(Data entries)

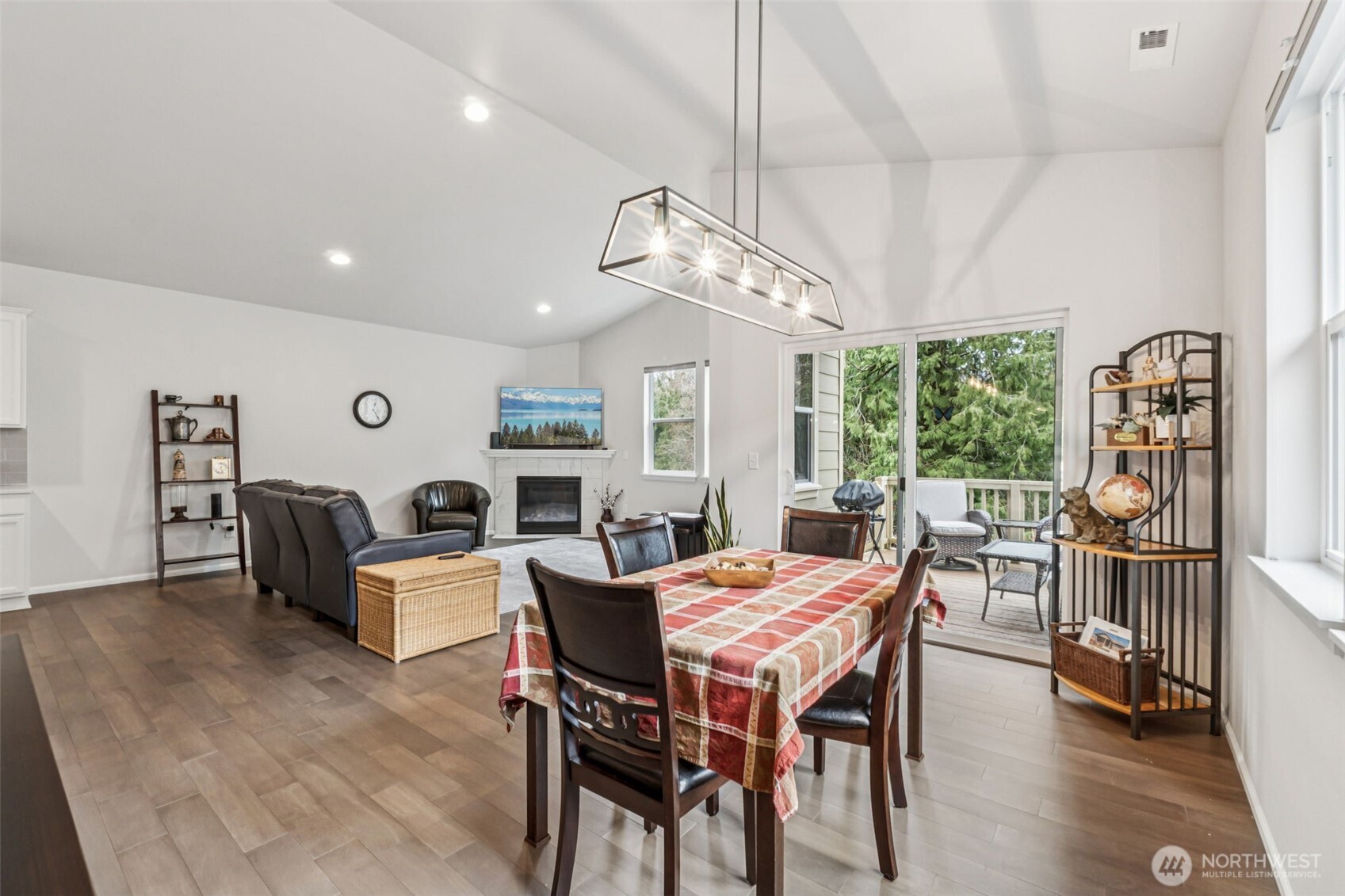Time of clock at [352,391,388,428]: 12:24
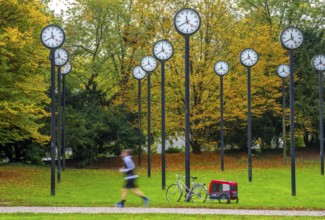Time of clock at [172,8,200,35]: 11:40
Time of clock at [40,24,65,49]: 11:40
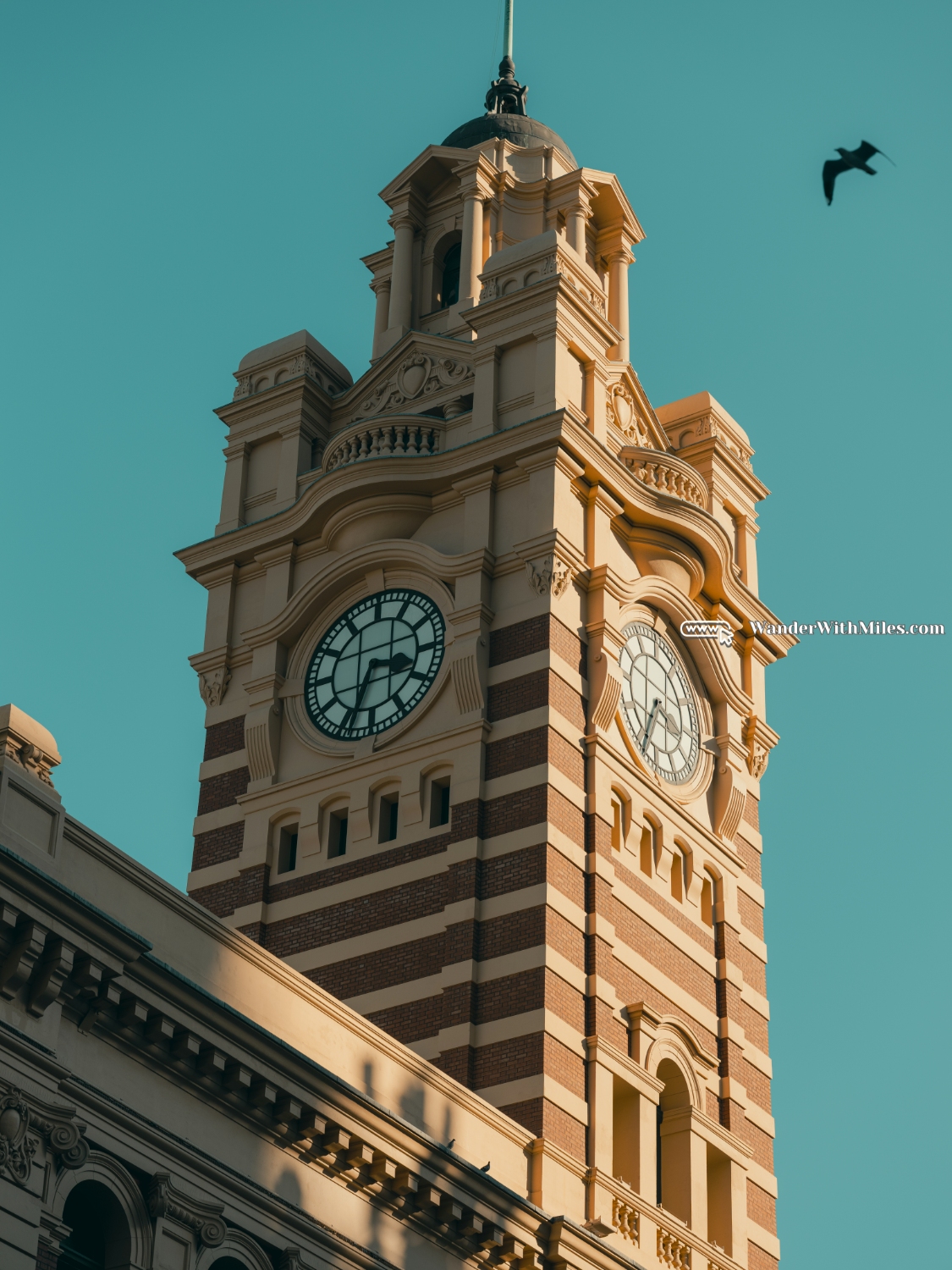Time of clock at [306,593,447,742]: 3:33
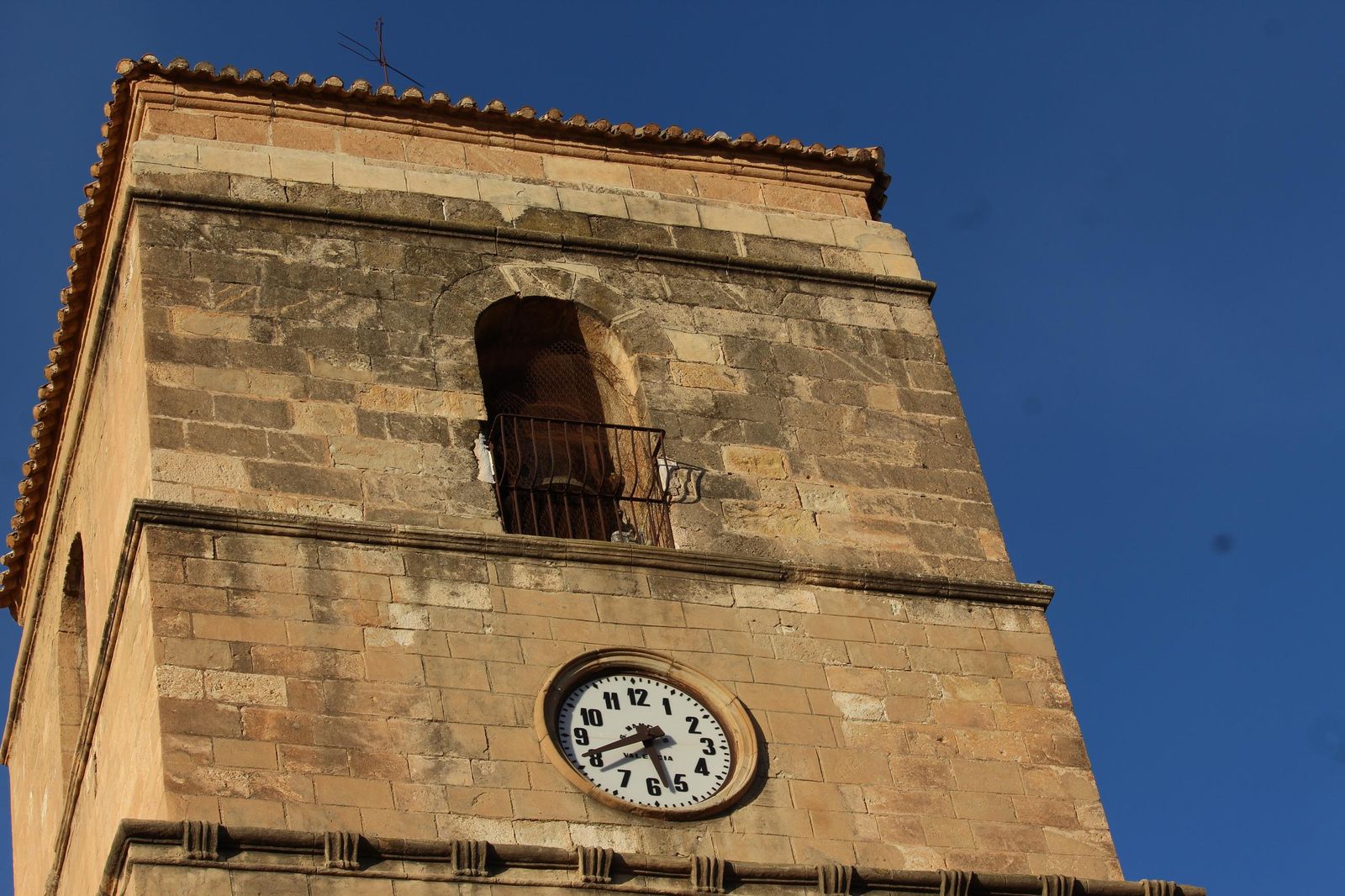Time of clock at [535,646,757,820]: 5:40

### What needs to be done
Copy out the listing from the line containing "Time of clock at [40,24,65,49]: 11:40" through the end of the listing, keeping the text unchanged and leaving out the pictures.

### Output of the task
Time of clock at [40,24,65,49]: 11:40
Time of clock at [306,593,447,742]: 3:33
Time of clock at [535,646,757,820]: 5:40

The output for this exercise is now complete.